Towards Efficient and Scalable Visual Processing in Images and Videos

Mihir Jain

The amount of multimedia content produced and made available on Internet and in professional and personal collections is constantly growing. Equally increasing are the needs in terms of efficient and effective ways to manage it. This has led to a great amount of research into content based retrieval and visual recognition. In this thesis, we focus on efficient visual content analysis in images and videos. Efficiency has emerged as one of the key issues with increase in quantity of data. Understanding of a visual content has several aspects associated with it. One can concentrate on recognizing the inherent characteristics of image (independent or from a video) like objects, scene and context. Searching for a sequence of images based on similarity or characterizing the video based on its visual content could be some other aspects.

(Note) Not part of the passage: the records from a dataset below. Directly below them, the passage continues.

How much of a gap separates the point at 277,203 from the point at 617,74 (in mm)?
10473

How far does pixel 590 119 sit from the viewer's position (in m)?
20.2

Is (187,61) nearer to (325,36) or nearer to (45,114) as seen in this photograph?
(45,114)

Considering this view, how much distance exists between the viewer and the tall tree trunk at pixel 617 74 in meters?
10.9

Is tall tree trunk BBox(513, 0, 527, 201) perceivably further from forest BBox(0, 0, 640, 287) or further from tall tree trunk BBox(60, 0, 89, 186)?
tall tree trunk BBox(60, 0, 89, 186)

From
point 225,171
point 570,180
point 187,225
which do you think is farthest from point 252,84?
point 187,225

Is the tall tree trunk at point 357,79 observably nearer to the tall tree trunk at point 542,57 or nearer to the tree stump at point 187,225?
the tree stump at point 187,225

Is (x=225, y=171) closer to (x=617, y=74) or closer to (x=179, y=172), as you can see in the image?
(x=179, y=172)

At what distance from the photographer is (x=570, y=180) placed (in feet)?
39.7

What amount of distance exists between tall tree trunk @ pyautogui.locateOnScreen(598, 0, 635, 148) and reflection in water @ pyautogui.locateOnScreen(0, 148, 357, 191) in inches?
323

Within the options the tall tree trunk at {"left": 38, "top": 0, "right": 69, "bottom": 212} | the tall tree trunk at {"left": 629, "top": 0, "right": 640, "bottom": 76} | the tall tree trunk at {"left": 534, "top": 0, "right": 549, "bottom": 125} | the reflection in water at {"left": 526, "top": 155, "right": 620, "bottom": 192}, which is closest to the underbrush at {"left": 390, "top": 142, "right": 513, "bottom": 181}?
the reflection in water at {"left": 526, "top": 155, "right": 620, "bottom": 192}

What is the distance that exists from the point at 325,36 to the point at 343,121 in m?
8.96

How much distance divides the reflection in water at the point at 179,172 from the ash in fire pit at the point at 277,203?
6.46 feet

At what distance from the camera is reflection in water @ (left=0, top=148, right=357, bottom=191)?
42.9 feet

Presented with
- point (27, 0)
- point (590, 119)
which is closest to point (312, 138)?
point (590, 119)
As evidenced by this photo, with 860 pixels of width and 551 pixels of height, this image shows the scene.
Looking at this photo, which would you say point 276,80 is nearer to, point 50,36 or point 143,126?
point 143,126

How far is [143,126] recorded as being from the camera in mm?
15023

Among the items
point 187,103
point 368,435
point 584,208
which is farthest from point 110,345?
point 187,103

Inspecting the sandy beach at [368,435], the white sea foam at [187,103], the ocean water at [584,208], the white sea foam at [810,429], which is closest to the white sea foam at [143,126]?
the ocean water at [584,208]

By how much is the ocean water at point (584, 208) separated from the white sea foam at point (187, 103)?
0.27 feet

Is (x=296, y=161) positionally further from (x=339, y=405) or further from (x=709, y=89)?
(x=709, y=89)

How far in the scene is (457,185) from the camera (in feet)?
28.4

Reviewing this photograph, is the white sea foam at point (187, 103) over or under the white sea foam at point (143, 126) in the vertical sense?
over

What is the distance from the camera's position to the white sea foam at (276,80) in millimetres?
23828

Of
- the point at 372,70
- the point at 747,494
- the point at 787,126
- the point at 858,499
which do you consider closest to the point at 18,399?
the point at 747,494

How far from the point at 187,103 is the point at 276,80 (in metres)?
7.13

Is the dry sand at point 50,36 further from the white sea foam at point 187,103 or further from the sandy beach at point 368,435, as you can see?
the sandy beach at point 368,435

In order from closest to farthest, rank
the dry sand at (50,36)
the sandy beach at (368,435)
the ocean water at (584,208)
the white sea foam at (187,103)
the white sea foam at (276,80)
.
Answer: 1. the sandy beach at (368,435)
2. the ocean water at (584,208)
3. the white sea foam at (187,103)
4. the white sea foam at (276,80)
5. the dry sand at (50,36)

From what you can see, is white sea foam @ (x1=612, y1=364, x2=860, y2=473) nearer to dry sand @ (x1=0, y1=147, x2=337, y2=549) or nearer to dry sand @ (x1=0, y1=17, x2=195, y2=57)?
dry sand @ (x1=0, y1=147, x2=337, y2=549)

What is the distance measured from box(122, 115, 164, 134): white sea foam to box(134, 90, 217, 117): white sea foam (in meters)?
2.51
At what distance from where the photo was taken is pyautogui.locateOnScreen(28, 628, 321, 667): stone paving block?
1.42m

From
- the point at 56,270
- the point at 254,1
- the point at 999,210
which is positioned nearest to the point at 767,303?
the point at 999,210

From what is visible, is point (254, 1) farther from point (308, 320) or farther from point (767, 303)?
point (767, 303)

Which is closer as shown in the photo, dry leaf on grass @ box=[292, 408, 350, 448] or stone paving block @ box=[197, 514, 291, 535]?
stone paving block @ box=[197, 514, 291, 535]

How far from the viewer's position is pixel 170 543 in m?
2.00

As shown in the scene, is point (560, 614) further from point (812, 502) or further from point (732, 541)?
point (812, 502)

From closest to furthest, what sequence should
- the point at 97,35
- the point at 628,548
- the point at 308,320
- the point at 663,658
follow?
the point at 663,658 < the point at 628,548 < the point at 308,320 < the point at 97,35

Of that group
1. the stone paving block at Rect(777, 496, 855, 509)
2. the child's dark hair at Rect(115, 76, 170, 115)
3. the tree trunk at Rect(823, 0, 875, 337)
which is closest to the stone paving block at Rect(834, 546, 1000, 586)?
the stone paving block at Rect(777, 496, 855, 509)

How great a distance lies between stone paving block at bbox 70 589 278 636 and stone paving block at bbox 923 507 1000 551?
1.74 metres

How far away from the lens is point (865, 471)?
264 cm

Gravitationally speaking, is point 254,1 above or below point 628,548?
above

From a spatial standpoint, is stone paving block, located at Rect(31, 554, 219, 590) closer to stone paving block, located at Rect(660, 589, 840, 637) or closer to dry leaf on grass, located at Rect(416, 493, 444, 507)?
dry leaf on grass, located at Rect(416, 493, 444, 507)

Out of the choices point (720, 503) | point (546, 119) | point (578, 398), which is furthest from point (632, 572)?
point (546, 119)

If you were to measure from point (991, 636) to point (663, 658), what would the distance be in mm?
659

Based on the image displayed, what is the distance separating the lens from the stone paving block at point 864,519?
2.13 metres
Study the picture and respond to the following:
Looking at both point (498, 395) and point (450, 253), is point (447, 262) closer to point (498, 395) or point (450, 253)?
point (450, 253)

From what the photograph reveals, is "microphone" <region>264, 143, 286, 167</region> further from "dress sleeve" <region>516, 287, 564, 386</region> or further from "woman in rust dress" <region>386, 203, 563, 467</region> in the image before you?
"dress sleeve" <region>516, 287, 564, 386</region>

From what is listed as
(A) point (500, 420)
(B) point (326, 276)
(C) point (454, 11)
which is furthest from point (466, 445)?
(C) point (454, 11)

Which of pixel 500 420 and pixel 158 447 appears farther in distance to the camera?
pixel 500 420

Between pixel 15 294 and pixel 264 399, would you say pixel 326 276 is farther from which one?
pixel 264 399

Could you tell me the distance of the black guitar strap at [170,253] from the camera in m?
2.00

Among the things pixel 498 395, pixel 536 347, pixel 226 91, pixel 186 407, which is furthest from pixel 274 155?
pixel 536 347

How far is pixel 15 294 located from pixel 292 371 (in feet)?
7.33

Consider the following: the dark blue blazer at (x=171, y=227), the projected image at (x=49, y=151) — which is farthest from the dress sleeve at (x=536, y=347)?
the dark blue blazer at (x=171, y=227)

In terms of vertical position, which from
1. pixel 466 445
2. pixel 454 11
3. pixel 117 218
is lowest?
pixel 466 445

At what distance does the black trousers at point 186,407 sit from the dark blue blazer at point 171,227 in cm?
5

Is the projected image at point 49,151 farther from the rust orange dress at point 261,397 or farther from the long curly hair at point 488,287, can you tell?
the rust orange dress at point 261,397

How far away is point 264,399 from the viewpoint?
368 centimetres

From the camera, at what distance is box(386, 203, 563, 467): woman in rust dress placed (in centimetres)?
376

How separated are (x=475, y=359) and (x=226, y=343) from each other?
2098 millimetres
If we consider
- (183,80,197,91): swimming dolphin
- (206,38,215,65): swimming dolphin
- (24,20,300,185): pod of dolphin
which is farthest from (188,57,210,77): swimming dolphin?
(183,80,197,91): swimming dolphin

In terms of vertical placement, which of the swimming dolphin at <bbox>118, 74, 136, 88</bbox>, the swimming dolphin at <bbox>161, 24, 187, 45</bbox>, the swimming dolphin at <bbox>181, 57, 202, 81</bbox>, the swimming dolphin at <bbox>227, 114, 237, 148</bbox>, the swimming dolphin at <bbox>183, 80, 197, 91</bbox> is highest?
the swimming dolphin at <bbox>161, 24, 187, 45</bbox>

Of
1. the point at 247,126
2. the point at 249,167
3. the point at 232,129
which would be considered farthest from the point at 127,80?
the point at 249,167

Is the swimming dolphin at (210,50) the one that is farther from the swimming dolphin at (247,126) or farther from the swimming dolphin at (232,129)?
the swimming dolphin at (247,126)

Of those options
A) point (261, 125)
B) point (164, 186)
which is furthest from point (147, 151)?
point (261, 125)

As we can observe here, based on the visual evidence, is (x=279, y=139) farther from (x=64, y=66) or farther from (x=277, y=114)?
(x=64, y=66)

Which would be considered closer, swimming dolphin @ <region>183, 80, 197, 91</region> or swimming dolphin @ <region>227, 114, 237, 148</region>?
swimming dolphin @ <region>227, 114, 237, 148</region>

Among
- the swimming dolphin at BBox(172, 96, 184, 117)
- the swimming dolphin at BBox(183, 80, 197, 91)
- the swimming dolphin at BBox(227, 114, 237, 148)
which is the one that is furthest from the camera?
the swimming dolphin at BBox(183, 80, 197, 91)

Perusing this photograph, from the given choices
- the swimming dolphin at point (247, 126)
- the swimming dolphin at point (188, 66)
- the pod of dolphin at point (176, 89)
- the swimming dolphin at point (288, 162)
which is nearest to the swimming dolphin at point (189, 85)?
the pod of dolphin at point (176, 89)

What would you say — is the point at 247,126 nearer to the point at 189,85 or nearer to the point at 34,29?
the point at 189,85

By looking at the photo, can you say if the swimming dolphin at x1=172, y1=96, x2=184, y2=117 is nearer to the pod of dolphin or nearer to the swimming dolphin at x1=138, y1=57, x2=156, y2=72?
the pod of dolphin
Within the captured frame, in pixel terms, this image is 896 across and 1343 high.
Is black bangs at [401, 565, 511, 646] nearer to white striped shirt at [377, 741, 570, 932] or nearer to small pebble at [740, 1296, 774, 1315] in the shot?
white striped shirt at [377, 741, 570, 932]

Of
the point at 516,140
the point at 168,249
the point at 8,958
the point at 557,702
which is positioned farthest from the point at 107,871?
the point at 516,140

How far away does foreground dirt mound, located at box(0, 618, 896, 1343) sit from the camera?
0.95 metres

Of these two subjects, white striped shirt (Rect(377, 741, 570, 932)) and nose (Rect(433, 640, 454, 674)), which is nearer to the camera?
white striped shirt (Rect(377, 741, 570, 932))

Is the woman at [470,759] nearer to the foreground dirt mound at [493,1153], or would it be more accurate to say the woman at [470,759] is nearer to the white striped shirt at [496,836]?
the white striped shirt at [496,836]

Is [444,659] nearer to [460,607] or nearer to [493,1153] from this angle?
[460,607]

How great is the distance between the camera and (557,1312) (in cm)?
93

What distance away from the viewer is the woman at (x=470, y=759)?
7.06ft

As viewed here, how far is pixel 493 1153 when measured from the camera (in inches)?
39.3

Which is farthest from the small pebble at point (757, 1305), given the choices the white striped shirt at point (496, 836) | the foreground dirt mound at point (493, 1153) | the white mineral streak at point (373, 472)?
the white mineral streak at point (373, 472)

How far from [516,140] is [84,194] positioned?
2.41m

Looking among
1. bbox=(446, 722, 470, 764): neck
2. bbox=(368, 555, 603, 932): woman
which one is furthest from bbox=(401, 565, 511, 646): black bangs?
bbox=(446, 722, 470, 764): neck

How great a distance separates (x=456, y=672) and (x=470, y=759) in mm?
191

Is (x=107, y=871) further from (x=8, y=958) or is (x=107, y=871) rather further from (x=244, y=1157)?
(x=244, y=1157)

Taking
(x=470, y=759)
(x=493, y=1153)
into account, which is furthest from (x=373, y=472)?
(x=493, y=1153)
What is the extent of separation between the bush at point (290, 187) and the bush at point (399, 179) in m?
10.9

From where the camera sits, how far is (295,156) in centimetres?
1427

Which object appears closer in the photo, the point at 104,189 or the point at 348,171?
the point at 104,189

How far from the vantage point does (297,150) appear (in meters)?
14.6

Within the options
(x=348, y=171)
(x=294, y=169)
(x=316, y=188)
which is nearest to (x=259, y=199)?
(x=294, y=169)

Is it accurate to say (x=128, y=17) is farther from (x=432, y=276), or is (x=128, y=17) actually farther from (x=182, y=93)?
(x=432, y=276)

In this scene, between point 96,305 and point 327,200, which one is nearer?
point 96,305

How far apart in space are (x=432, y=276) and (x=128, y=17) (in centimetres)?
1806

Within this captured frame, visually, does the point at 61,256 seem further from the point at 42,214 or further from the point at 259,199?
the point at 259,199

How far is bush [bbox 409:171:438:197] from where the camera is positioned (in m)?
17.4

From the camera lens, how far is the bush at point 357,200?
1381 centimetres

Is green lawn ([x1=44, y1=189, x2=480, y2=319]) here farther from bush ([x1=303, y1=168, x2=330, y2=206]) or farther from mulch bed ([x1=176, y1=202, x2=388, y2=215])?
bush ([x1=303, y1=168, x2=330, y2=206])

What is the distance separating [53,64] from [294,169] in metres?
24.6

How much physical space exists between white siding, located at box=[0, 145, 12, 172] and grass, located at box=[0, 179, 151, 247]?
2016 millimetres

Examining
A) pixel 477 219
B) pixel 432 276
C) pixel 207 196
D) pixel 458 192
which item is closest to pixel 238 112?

We investigate three different approaches for visual content analysis in this thesis. In the first, we target the detection and classification of different object and scene classes in images and videos. The task of classification is to predict the presence of an object or a specific scene of interest in the test image. Object detection further involves localizing each instance of the object present. We do extensive experimentation over very large and challenging datasets with large number of object and scene categories in it. Our detection as well as classification are based on Random Forest combined with combinations of different visual features describing shape, appearance and color. We exploited the computational efficiency in both training and testing, and other properties of Random Forest for detection and classification. We also proposed enhancements over our baseline model of object detector. Our main contribution here is that we achieve fast object detection with accuracy comparable to the state of art.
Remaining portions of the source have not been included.